Now here’s another health matter for parents and communities to ponder when considering natural immunity versus vaccinated immunity. Many citizens believe that when it comes to infections, what doesn’t kill us will make us or our children physically stronger. During the pandemic many public health officials actually suggested that COVID infections would be good for children and boost herd immunity. That wasn’t good advice. Or true. And now schools are seeing higher rates of absenteeism from sick kids.
Turns out repeated exposure to infections doesn’t really make children stronger, for reasons experts don’t fully understand. A recent Danish study compared children with low levels of infection versus those with a high burden of infections (16 or more) in early childhood. It found that the sick just got sicker as they got older.
Children who experienced lots of infections early in life “have higher risk of moderate to severe infections and antibiotic use throughout childhood.”
In other words, as immunologist Anthony Leonardi has controversially theorized, frequent infections may predispose people “to severe disease by virtue of aging or dysregulating the immune system.”
More reason for an air quality crusade
Here’s another pertinent thought. Measles is contagious as hell and airborne just like COVID. If you put a child with measles in a crowded room, 90 per cent will walk away with the virus. Just one contagious person can share measles with 12 to 18 fellow Albertans by coughing and sneezing. Moreover, the infected can share away for four days before they come down with fever or the telltale rash.
That means managing air quality in schools, hospitals, homes and churches can reduce transmission. Cleaning up bad indoor air in an age of rapidly emerging diseases is probably the best pandemic preparedness measure a society can invest in.
And there are other benefits besides reduced sickness. Improving indoor air quality through ventilation, filtration and humidity control not only works against other viruses but reduces other forms of pollution such as smoke.
One last point — and we’ll never hear it from Danielle Smith.
Pandemics, just like disruptive technologies, unsettle societies indelibly. We are now living in the political wake of COVID amplified by chaotic technological change. History shows that after pandemics have run their course democracies are harder to govern, extreme beliefs take root with abandon and the ground becomes fertile for demagogues and the power hungry.
Before the pandemic, most people, regardless of their politics, regarded vaccines as a generally positive force for the public health of society. There remained healthy questions about safety, mandates and sheer number of vaccines, but most people accepted the practice. The pandemic changed that reality. Its mask and vaccine wars left a political legacy of animosity and distrust.

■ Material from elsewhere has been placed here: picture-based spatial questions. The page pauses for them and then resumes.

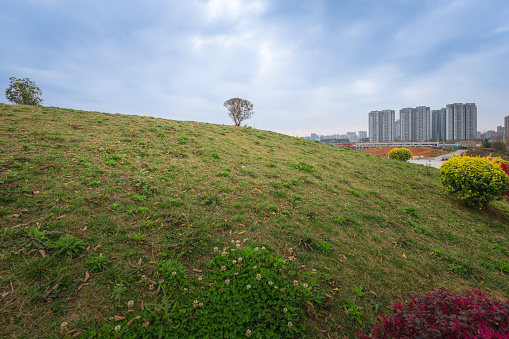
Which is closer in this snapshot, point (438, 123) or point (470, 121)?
point (470, 121)

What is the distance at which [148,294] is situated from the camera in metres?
2.71

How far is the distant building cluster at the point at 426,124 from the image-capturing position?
78.2 m

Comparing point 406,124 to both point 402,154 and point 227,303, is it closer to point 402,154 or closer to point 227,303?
point 402,154

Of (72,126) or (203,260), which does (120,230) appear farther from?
(72,126)

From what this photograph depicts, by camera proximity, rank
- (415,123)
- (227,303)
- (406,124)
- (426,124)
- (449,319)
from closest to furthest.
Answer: (449,319)
(227,303)
(426,124)
(415,123)
(406,124)

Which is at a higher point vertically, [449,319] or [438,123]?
[438,123]

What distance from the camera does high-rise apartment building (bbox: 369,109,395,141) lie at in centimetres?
9662

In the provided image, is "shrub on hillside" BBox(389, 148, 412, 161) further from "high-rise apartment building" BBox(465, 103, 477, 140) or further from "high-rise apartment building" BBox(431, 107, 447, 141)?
"high-rise apartment building" BBox(465, 103, 477, 140)

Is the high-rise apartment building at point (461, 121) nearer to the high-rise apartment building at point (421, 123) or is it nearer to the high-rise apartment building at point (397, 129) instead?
the high-rise apartment building at point (421, 123)

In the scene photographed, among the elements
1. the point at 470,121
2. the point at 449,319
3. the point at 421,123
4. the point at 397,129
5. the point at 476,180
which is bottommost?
the point at 449,319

Some political parties took advantage of the discord caused by vaccine mandates and championed the anti-vaxers. Neither Alberta nor Canada has yet to hold a post-mortem on learnings from their COVID pandemic responses. Imagine if we attempted to learn from the past and prevent a worse future?
But no. As a result of this avoidance and denial, Alberta now faces a measles epidemic that could become severe in its consequences for children.
Many doctors and health experts may privately lament falling vaccination rates but they don’t want to ruffle any feathers while anti-vaxers control the political conversation in Alberta. At the same time many officials aren’t engaging in real time with real communities about their doubts and concerns for fear of the political fallout.
What this all means is simple. If Alberta can’t marshal a credible response to a measles epidemic, then God help the republic of Alberta in the next pandemic.
Smith has made clear that her ever-changing priorities include cheers for Donald Trump, subservience to resource developers and enabling rhetoric for separatists. The health of the province’s children does not seem to be one of them.